Para estes, os protestos deveriam se dar em um lugar delimitado e afastado do centro. As autoridades, alertadas com antecedência, marcariam a data num período à prova de importunação --domingo de manhã, quarta de madrugada ou no meio de um feriado prolongado.

A melhor ideia até agora veio da carioca Letícia Vargas de Oliveira Brito, que postou em seu blog (Livro da Lelê) as regras para uma passeata "organizada e bem limpinha" no Sambódromo.

Aqui vão algumas das propostas, com adendos de minha lavra.

Ilustração Catarina Bessell

Cada protesto terá 65 minutos para se apresentar. Os jurados avaliarão quesitos como: evolução, conjunto, harmonia e análise de conjuntura marxista.

Marcas de cerveja irão patrocinar o ato, que contará com a presença de celebridades nos camarotes VIP. Adereços como máscaras e óculos de natação serão obrigatórios, pois a cenografia vai demandar muito gás lacrimogêneo. Correntistas premium e portadores de cartões platinum terão 20% de desconto e prioridade na fila de entrada. Consumo de vinagre, só com moderação.

Servindo simultaneamente como abre-alas e saco de pancadas, a comissão de frente formada pelos "black blocs" será avaliada em quesitos como pirotecnia e vandalismo.

No início do desfile, o puxador de samba poderá gritar ao megafone: "Incendeia, 'black bloc'", e não será metafórico.

Na sequência, o bloco do Passe Livre entrará na avenida com um busão alegórico representando o sucateamento dos transportes. Logo atrás virá a ala dos Anonymous, que será julgada (sem direito a habeas corpus) pelos adereços e harmonia.
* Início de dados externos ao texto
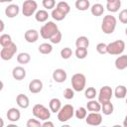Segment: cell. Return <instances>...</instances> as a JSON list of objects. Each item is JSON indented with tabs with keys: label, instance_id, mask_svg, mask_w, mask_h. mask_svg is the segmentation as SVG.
I'll use <instances>...</instances> for the list:
<instances>
[{
	"label": "cell",
	"instance_id": "7402d4cb",
	"mask_svg": "<svg viewBox=\"0 0 127 127\" xmlns=\"http://www.w3.org/2000/svg\"><path fill=\"white\" fill-rule=\"evenodd\" d=\"M120 7H121V0H114L112 2H106V10L111 13L118 12Z\"/></svg>",
	"mask_w": 127,
	"mask_h": 127
},
{
	"label": "cell",
	"instance_id": "f6af8a7d",
	"mask_svg": "<svg viewBox=\"0 0 127 127\" xmlns=\"http://www.w3.org/2000/svg\"><path fill=\"white\" fill-rule=\"evenodd\" d=\"M0 23H1V29H0V31L2 32V31L4 30V22H3L2 20H1V21H0Z\"/></svg>",
	"mask_w": 127,
	"mask_h": 127
},
{
	"label": "cell",
	"instance_id": "836d02e7",
	"mask_svg": "<svg viewBox=\"0 0 127 127\" xmlns=\"http://www.w3.org/2000/svg\"><path fill=\"white\" fill-rule=\"evenodd\" d=\"M87 48H76L74 54H75V57L79 60H83L87 57Z\"/></svg>",
	"mask_w": 127,
	"mask_h": 127
},
{
	"label": "cell",
	"instance_id": "7c38bea8",
	"mask_svg": "<svg viewBox=\"0 0 127 127\" xmlns=\"http://www.w3.org/2000/svg\"><path fill=\"white\" fill-rule=\"evenodd\" d=\"M39 36H40L39 32L37 30H35V29H29L24 34V38H25L26 42H28L30 44L36 43L38 41V39H39Z\"/></svg>",
	"mask_w": 127,
	"mask_h": 127
},
{
	"label": "cell",
	"instance_id": "f35d334b",
	"mask_svg": "<svg viewBox=\"0 0 127 127\" xmlns=\"http://www.w3.org/2000/svg\"><path fill=\"white\" fill-rule=\"evenodd\" d=\"M64 97L65 99H67V100L72 99V98L74 97V89H73L72 87H71V88H69V87L65 88V89L64 90Z\"/></svg>",
	"mask_w": 127,
	"mask_h": 127
},
{
	"label": "cell",
	"instance_id": "4316f807",
	"mask_svg": "<svg viewBox=\"0 0 127 127\" xmlns=\"http://www.w3.org/2000/svg\"><path fill=\"white\" fill-rule=\"evenodd\" d=\"M101 111H102V113L104 115H111L113 113V111H114V106L111 103V101L102 103L101 104Z\"/></svg>",
	"mask_w": 127,
	"mask_h": 127
},
{
	"label": "cell",
	"instance_id": "603a6c76",
	"mask_svg": "<svg viewBox=\"0 0 127 127\" xmlns=\"http://www.w3.org/2000/svg\"><path fill=\"white\" fill-rule=\"evenodd\" d=\"M114 95L118 99H123L127 96V88L125 85H117L114 90Z\"/></svg>",
	"mask_w": 127,
	"mask_h": 127
},
{
	"label": "cell",
	"instance_id": "e0dca14e",
	"mask_svg": "<svg viewBox=\"0 0 127 127\" xmlns=\"http://www.w3.org/2000/svg\"><path fill=\"white\" fill-rule=\"evenodd\" d=\"M12 76L16 80H22L26 77V69L21 65L15 66L12 70Z\"/></svg>",
	"mask_w": 127,
	"mask_h": 127
},
{
	"label": "cell",
	"instance_id": "d6a6232c",
	"mask_svg": "<svg viewBox=\"0 0 127 127\" xmlns=\"http://www.w3.org/2000/svg\"><path fill=\"white\" fill-rule=\"evenodd\" d=\"M97 95V91L94 87L90 86V87H87L85 90H84V96L85 98H87L88 100L89 99H94L95 96Z\"/></svg>",
	"mask_w": 127,
	"mask_h": 127
},
{
	"label": "cell",
	"instance_id": "d6986e66",
	"mask_svg": "<svg viewBox=\"0 0 127 127\" xmlns=\"http://www.w3.org/2000/svg\"><path fill=\"white\" fill-rule=\"evenodd\" d=\"M114 64H115V67L119 70H122V69H125L127 67V55H122V56H119L115 62H114Z\"/></svg>",
	"mask_w": 127,
	"mask_h": 127
},
{
	"label": "cell",
	"instance_id": "d4e9b609",
	"mask_svg": "<svg viewBox=\"0 0 127 127\" xmlns=\"http://www.w3.org/2000/svg\"><path fill=\"white\" fill-rule=\"evenodd\" d=\"M74 6L79 11H86L90 8V2L89 0H76Z\"/></svg>",
	"mask_w": 127,
	"mask_h": 127
},
{
	"label": "cell",
	"instance_id": "484cf974",
	"mask_svg": "<svg viewBox=\"0 0 127 127\" xmlns=\"http://www.w3.org/2000/svg\"><path fill=\"white\" fill-rule=\"evenodd\" d=\"M30 61H31V56L26 52H23L17 55V62L20 64H27L30 63Z\"/></svg>",
	"mask_w": 127,
	"mask_h": 127
},
{
	"label": "cell",
	"instance_id": "44dd1931",
	"mask_svg": "<svg viewBox=\"0 0 127 127\" xmlns=\"http://www.w3.org/2000/svg\"><path fill=\"white\" fill-rule=\"evenodd\" d=\"M50 17L49 13L47 10L45 9H41V10H38L35 14V19L37 22H40V23H44V22H47L48 18Z\"/></svg>",
	"mask_w": 127,
	"mask_h": 127
},
{
	"label": "cell",
	"instance_id": "c3c4849f",
	"mask_svg": "<svg viewBox=\"0 0 127 127\" xmlns=\"http://www.w3.org/2000/svg\"><path fill=\"white\" fill-rule=\"evenodd\" d=\"M112 1H114V0H106V2H112Z\"/></svg>",
	"mask_w": 127,
	"mask_h": 127
},
{
	"label": "cell",
	"instance_id": "74e56055",
	"mask_svg": "<svg viewBox=\"0 0 127 127\" xmlns=\"http://www.w3.org/2000/svg\"><path fill=\"white\" fill-rule=\"evenodd\" d=\"M62 38H63V35H62L61 31L59 30L56 34H54V35L51 37L50 41H51V43H52V44H60V43H61V41H62Z\"/></svg>",
	"mask_w": 127,
	"mask_h": 127
},
{
	"label": "cell",
	"instance_id": "5bb4252c",
	"mask_svg": "<svg viewBox=\"0 0 127 127\" xmlns=\"http://www.w3.org/2000/svg\"><path fill=\"white\" fill-rule=\"evenodd\" d=\"M6 116H7V119L10 122H17V121H19V119L21 117V112L18 108L11 107V108L8 109V111L6 113Z\"/></svg>",
	"mask_w": 127,
	"mask_h": 127
},
{
	"label": "cell",
	"instance_id": "d590c367",
	"mask_svg": "<svg viewBox=\"0 0 127 127\" xmlns=\"http://www.w3.org/2000/svg\"><path fill=\"white\" fill-rule=\"evenodd\" d=\"M72 50L70 49V48H68V47H65V48H64V49H62V51H61V57L64 59V60H68L71 56H72Z\"/></svg>",
	"mask_w": 127,
	"mask_h": 127
},
{
	"label": "cell",
	"instance_id": "ba28073f",
	"mask_svg": "<svg viewBox=\"0 0 127 127\" xmlns=\"http://www.w3.org/2000/svg\"><path fill=\"white\" fill-rule=\"evenodd\" d=\"M38 3L35 0H25L22 5V13L25 17H31L38 11Z\"/></svg>",
	"mask_w": 127,
	"mask_h": 127
},
{
	"label": "cell",
	"instance_id": "b9f144b4",
	"mask_svg": "<svg viewBox=\"0 0 127 127\" xmlns=\"http://www.w3.org/2000/svg\"><path fill=\"white\" fill-rule=\"evenodd\" d=\"M119 21L122 24H127V9H123L119 12Z\"/></svg>",
	"mask_w": 127,
	"mask_h": 127
},
{
	"label": "cell",
	"instance_id": "1f68e13d",
	"mask_svg": "<svg viewBox=\"0 0 127 127\" xmlns=\"http://www.w3.org/2000/svg\"><path fill=\"white\" fill-rule=\"evenodd\" d=\"M74 116L77 118V119H79V120H81V119H85V117L87 116V109L85 108V107H78L75 111H74Z\"/></svg>",
	"mask_w": 127,
	"mask_h": 127
},
{
	"label": "cell",
	"instance_id": "8d00e7d4",
	"mask_svg": "<svg viewBox=\"0 0 127 127\" xmlns=\"http://www.w3.org/2000/svg\"><path fill=\"white\" fill-rule=\"evenodd\" d=\"M42 4L46 10H53L56 6V0H42Z\"/></svg>",
	"mask_w": 127,
	"mask_h": 127
},
{
	"label": "cell",
	"instance_id": "9c48e42d",
	"mask_svg": "<svg viewBox=\"0 0 127 127\" xmlns=\"http://www.w3.org/2000/svg\"><path fill=\"white\" fill-rule=\"evenodd\" d=\"M98 101L102 104L108 101H111V98L113 96V90L110 86L108 85H104L100 88L99 93H98Z\"/></svg>",
	"mask_w": 127,
	"mask_h": 127
},
{
	"label": "cell",
	"instance_id": "ac0fdd59",
	"mask_svg": "<svg viewBox=\"0 0 127 127\" xmlns=\"http://www.w3.org/2000/svg\"><path fill=\"white\" fill-rule=\"evenodd\" d=\"M86 109L89 112H100L101 111V103L95 99H89L86 103Z\"/></svg>",
	"mask_w": 127,
	"mask_h": 127
},
{
	"label": "cell",
	"instance_id": "4fadbf2b",
	"mask_svg": "<svg viewBox=\"0 0 127 127\" xmlns=\"http://www.w3.org/2000/svg\"><path fill=\"white\" fill-rule=\"evenodd\" d=\"M42 89H43V82H42V80L35 78V79H32L29 82V91L31 93H34V94L39 93V92L42 91Z\"/></svg>",
	"mask_w": 127,
	"mask_h": 127
},
{
	"label": "cell",
	"instance_id": "ffe728a7",
	"mask_svg": "<svg viewBox=\"0 0 127 127\" xmlns=\"http://www.w3.org/2000/svg\"><path fill=\"white\" fill-rule=\"evenodd\" d=\"M49 107H50V110L54 113H58L60 111V109L62 108V101L55 97V98H52L49 102Z\"/></svg>",
	"mask_w": 127,
	"mask_h": 127
},
{
	"label": "cell",
	"instance_id": "9a60e30c",
	"mask_svg": "<svg viewBox=\"0 0 127 127\" xmlns=\"http://www.w3.org/2000/svg\"><path fill=\"white\" fill-rule=\"evenodd\" d=\"M20 13V8L17 4H10L5 8V15L8 18H15Z\"/></svg>",
	"mask_w": 127,
	"mask_h": 127
},
{
	"label": "cell",
	"instance_id": "5b68a950",
	"mask_svg": "<svg viewBox=\"0 0 127 127\" xmlns=\"http://www.w3.org/2000/svg\"><path fill=\"white\" fill-rule=\"evenodd\" d=\"M85 85H86V77L83 73L77 72L71 76V87L74 89V91L80 92L84 90Z\"/></svg>",
	"mask_w": 127,
	"mask_h": 127
},
{
	"label": "cell",
	"instance_id": "277c9868",
	"mask_svg": "<svg viewBox=\"0 0 127 127\" xmlns=\"http://www.w3.org/2000/svg\"><path fill=\"white\" fill-rule=\"evenodd\" d=\"M74 107L71 104H64L58 112V119L60 122H67L74 116Z\"/></svg>",
	"mask_w": 127,
	"mask_h": 127
},
{
	"label": "cell",
	"instance_id": "ee69618b",
	"mask_svg": "<svg viewBox=\"0 0 127 127\" xmlns=\"http://www.w3.org/2000/svg\"><path fill=\"white\" fill-rule=\"evenodd\" d=\"M123 126H124V127H127V115L124 117V120H123Z\"/></svg>",
	"mask_w": 127,
	"mask_h": 127
},
{
	"label": "cell",
	"instance_id": "f546056e",
	"mask_svg": "<svg viewBox=\"0 0 127 127\" xmlns=\"http://www.w3.org/2000/svg\"><path fill=\"white\" fill-rule=\"evenodd\" d=\"M38 50L43 55H49V54H51L53 52V46L51 44H49V43H43V44H41L39 46Z\"/></svg>",
	"mask_w": 127,
	"mask_h": 127
},
{
	"label": "cell",
	"instance_id": "30bf717a",
	"mask_svg": "<svg viewBox=\"0 0 127 127\" xmlns=\"http://www.w3.org/2000/svg\"><path fill=\"white\" fill-rule=\"evenodd\" d=\"M85 122L90 126H98L102 123V115L99 112H90L85 117Z\"/></svg>",
	"mask_w": 127,
	"mask_h": 127
},
{
	"label": "cell",
	"instance_id": "f1b7e54d",
	"mask_svg": "<svg viewBox=\"0 0 127 127\" xmlns=\"http://www.w3.org/2000/svg\"><path fill=\"white\" fill-rule=\"evenodd\" d=\"M51 16L53 17L54 20L56 21H63L64 18H65V14L64 12H62L61 10H59L58 8H54L52 10V13H51Z\"/></svg>",
	"mask_w": 127,
	"mask_h": 127
},
{
	"label": "cell",
	"instance_id": "4dcf8cb0",
	"mask_svg": "<svg viewBox=\"0 0 127 127\" xmlns=\"http://www.w3.org/2000/svg\"><path fill=\"white\" fill-rule=\"evenodd\" d=\"M56 8H58L59 10H61L62 12H64L65 15H67V14L70 12V6H69L68 3L65 2V1H60V2L57 4Z\"/></svg>",
	"mask_w": 127,
	"mask_h": 127
},
{
	"label": "cell",
	"instance_id": "7bdbcfd3",
	"mask_svg": "<svg viewBox=\"0 0 127 127\" xmlns=\"http://www.w3.org/2000/svg\"><path fill=\"white\" fill-rule=\"evenodd\" d=\"M42 127H54V123L50 120H45L42 123Z\"/></svg>",
	"mask_w": 127,
	"mask_h": 127
},
{
	"label": "cell",
	"instance_id": "60d3db41",
	"mask_svg": "<svg viewBox=\"0 0 127 127\" xmlns=\"http://www.w3.org/2000/svg\"><path fill=\"white\" fill-rule=\"evenodd\" d=\"M96 51L100 55L107 54V45L105 43H98L97 46H96Z\"/></svg>",
	"mask_w": 127,
	"mask_h": 127
},
{
	"label": "cell",
	"instance_id": "83f0119b",
	"mask_svg": "<svg viewBox=\"0 0 127 127\" xmlns=\"http://www.w3.org/2000/svg\"><path fill=\"white\" fill-rule=\"evenodd\" d=\"M88 46H89V40L85 36H80L75 41L76 48H88Z\"/></svg>",
	"mask_w": 127,
	"mask_h": 127
},
{
	"label": "cell",
	"instance_id": "681fc988",
	"mask_svg": "<svg viewBox=\"0 0 127 127\" xmlns=\"http://www.w3.org/2000/svg\"><path fill=\"white\" fill-rule=\"evenodd\" d=\"M126 104H127V97H126Z\"/></svg>",
	"mask_w": 127,
	"mask_h": 127
},
{
	"label": "cell",
	"instance_id": "bcb514c9",
	"mask_svg": "<svg viewBox=\"0 0 127 127\" xmlns=\"http://www.w3.org/2000/svg\"><path fill=\"white\" fill-rule=\"evenodd\" d=\"M13 0H0L1 3H8V2H12Z\"/></svg>",
	"mask_w": 127,
	"mask_h": 127
},
{
	"label": "cell",
	"instance_id": "7a4b0ae2",
	"mask_svg": "<svg viewBox=\"0 0 127 127\" xmlns=\"http://www.w3.org/2000/svg\"><path fill=\"white\" fill-rule=\"evenodd\" d=\"M59 31L58 25L53 21H48L40 29V36L45 40H50L51 37Z\"/></svg>",
	"mask_w": 127,
	"mask_h": 127
},
{
	"label": "cell",
	"instance_id": "cb8c5ba5",
	"mask_svg": "<svg viewBox=\"0 0 127 127\" xmlns=\"http://www.w3.org/2000/svg\"><path fill=\"white\" fill-rule=\"evenodd\" d=\"M90 12H91V14H92L93 16L99 17V16H101V15L103 14V12H104V7H103V5L100 4V3H95V4H93V5L90 7Z\"/></svg>",
	"mask_w": 127,
	"mask_h": 127
},
{
	"label": "cell",
	"instance_id": "3957f363",
	"mask_svg": "<svg viewBox=\"0 0 127 127\" xmlns=\"http://www.w3.org/2000/svg\"><path fill=\"white\" fill-rule=\"evenodd\" d=\"M51 110L48 109L45 105L43 104H35L33 106V109H32V113L34 115L35 118H38L39 120H42V121H45V120H49L50 117H51Z\"/></svg>",
	"mask_w": 127,
	"mask_h": 127
},
{
	"label": "cell",
	"instance_id": "6da1fadb",
	"mask_svg": "<svg viewBox=\"0 0 127 127\" xmlns=\"http://www.w3.org/2000/svg\"><path fill=\"white\" fill-rule=\"evenodd\" d=\"M116 25H117V19L112 15H106L102 19L101 30L104 34L110 35L115 31Z\"/></svg>",
	"mask_w": 127,
	"mask_h": 127
},
{
	"label": "cell",
	"instance_id": "7dc6e473",
	"mask_svg": "<svg viewBox=\"0 0 127 127\" xmlns=\"http://www.w3.org/2000/svg\"><path fill=\"white\" fill-rule=\"evenodd\" d=\"M125 35L127 36V27H126V29H125Z\"/></svg>",
	"mask_w": 127,
	"mask_h": 127
},
{
	"label": "cell",
	"instance_id": "e575fe53",
	"mask_svg": "<svg viewBox=\"0 0 127 127\" xmlns=\"http://www.w3.org/2000/svg\"><path fill=\"white\" fill-rule=\"evenodd\" d=\"M12 42L13 41H12V38H11L10 35H8V34H2L0 36V45L2 47H6V46L10 45Z\"/></svg>",
	"mask_w": 127,
	"mask_h": 127
},
{
	"label": "cell",
	"instance_id": "8992f818",
	"mask_svg": "<svg viewBox=\"0 0 127 127\" xmlns=\"http://www.w3.org/2000/svg\"><path fill=\"white\" fill-rule=\"evenodd\" d=\"M125 42L122 40H116L107 45V54L111 56H119L125 50Z\"/></svg>",
	"mask_w": 127,
	"mask_h": 127
},
{
	"label": "cell",
	"instance_id": "2e32d148",
	"mask_svg": "<svg viewBox=\"0 0 127 127\" xmlns=\"http://www.w3.org/2000/svg\"><path fill=\"white\" fill-rule=\"evenodd\" d=\"M16 102H17V105L20 108H23V109H26V108H28L30 106V99H29V97L26 94H23V93H20V94L17 95Z\"/></svg>",
	"mask_w": 127,
	"mask_h": 127
},
{
	"label": "cell",
	"instance_id": "8fae6325",
	"mask_svg": "<svg viewBox=\"0 0 127 127\" xmlns=\"http://www.w3.org/2000/svg\"><path fill=\"white\" fill-rule=\"evenodd\" d=\"M52 76H53V79L56 82L62 83V82H64L65 79L67 78V73L64 68H56L53 71Z\"/></svg>",
	"mask_w": 127,
	"mask_h": 127
},
{
	"label": "cell",
	"instance_id": "ab89813d",
	"mask_svg": "<svg viewBox=\"0 0 127 127\" xmlns=\"http://www.w3.org/2000/svg\"><path fill=\"white\" fill-rule=\"evenodd\" d=\"M26 126H27V127H42V123L40 122V120H39L38 118H37V119L31 118V119H29V120L27 121Z\"/></svg>",
	"mask_w": 127,
	"mask_h": 127
},
{
	"label": "cell",
	"instance_id": "52a82bcc",
	"mask_svg": "<svg viewBox=\"0 0 127 127\" xmlns=\"http://www.w3.org/2000/svg\"><path fill=\"white\" fill-rule=\"evenodd\" d=\"M17 45L15 43H11L10 45L6 46V47H2L1 51H0V57L3 61H10L17 53Z\"/></svg>",
	"mask_w": 127,
	"mask_h": 127
}]
</instances>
O bloco dos partidos vai levantar a arquibancada com palavras de ordem e terá direito a 32 casais de mestre-sala e porta-bandeira. As alas dos professores, dos bancários e dos estudantes da USP darão prosseguimento ao espetáculo, acompanhados por uma equipe de apoio formada por advogados ativistas e o GAPP (Grupo de Apoio ao Protesto Popular).

O bloco dos coxinhas terá passistas de camisa branca cantando o Hino Nacional, e a ala dos P2 marcará presença plantando provas ao longo do Sambódromo.

O desfile será televisionado pela Globo, com narração de Cléber Machado e comentários de Lecy Brandão.

(A Mídia Ninja perdeu os direitos da transmissão e só poderá filmar do lado de fora.)

A ala do Choque ficará posicionada no recuo da bateria e promete terminar o desfile arrastando a multidão.

O enredo será: "De Cabral a Cabral, nada muda na Geral".